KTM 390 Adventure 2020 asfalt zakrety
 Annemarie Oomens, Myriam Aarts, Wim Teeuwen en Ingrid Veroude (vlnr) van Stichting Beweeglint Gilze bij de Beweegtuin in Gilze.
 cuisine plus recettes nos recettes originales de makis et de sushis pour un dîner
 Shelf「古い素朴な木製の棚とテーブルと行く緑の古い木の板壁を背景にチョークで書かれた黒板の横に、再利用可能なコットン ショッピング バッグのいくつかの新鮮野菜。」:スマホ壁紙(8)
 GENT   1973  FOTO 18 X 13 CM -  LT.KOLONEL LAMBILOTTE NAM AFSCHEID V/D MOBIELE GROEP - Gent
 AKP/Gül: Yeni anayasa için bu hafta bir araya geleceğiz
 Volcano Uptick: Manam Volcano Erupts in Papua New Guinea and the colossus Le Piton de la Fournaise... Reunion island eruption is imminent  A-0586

---

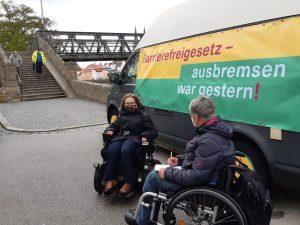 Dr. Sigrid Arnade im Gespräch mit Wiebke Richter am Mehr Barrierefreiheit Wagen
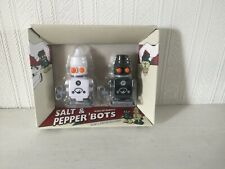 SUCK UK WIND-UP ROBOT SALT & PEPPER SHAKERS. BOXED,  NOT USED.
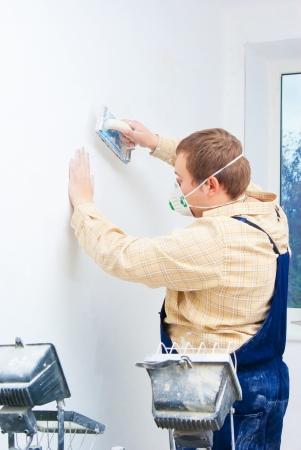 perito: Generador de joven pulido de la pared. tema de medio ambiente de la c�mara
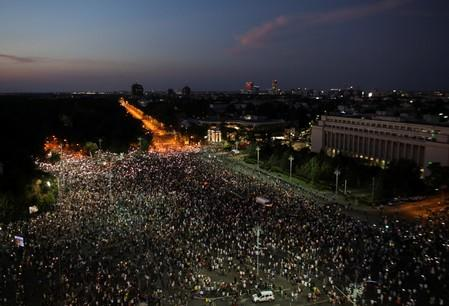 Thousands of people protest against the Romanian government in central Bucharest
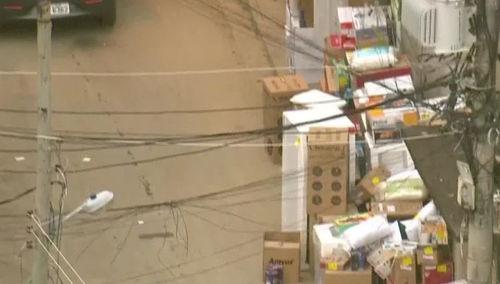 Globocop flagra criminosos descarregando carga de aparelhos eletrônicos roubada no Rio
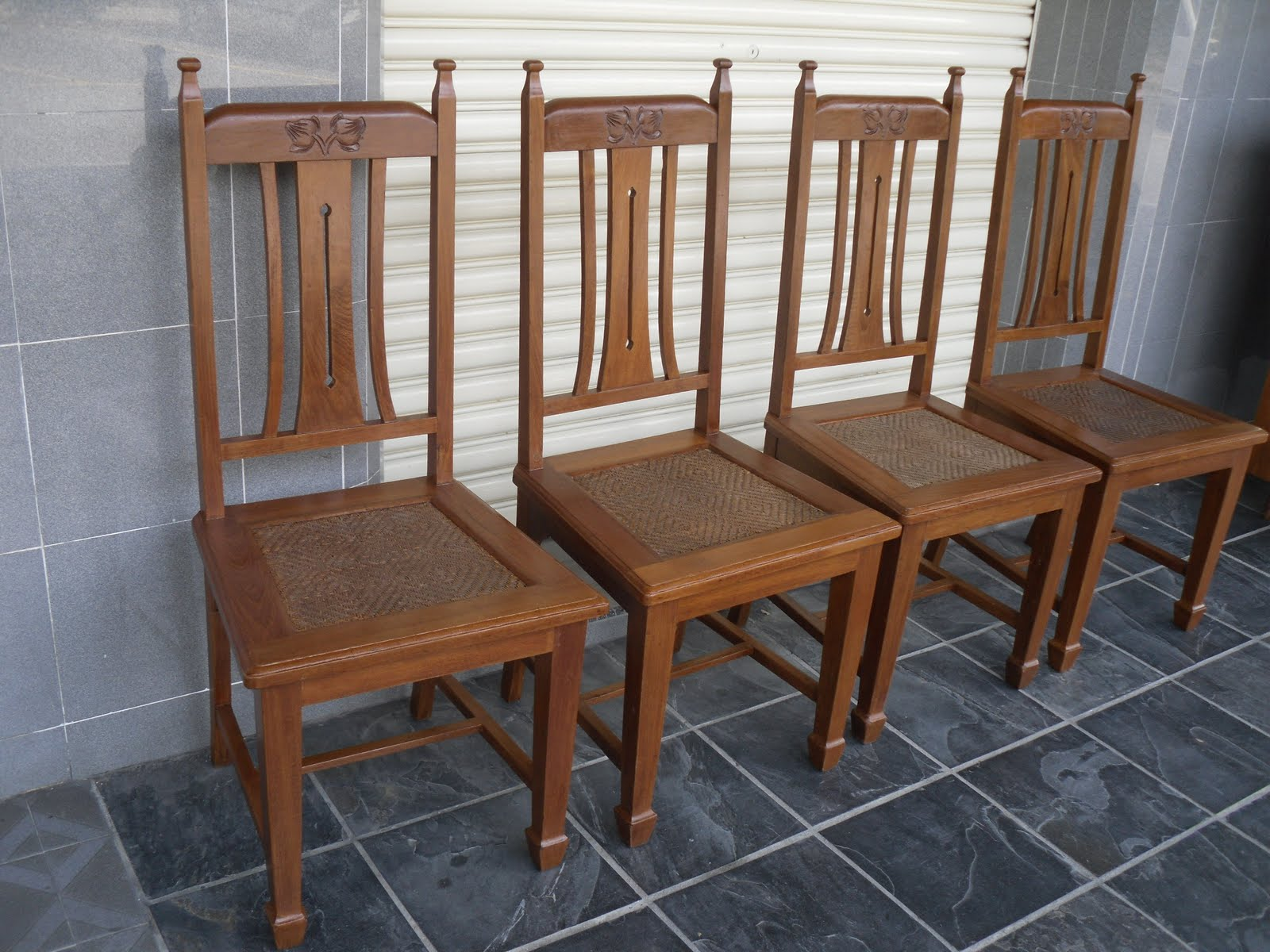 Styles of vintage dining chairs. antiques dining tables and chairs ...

* Task goal:
Your task is to retype the entries verbatim, starting with the line that holds "AKP/Gül: Yeni anayasa" and stopping after the line that holds "Volcano Uptick: Manam".

* Solution for this exercise:
 AKP/Gül: Yeni anayasa için bu hafta bir araya geleceğiz
 Volcano Uptick: Manam Volcano Erupts in Papua New Guinea and the colossus Le Piton de la Fournaise... Reunion island eruption is imminent  A-0586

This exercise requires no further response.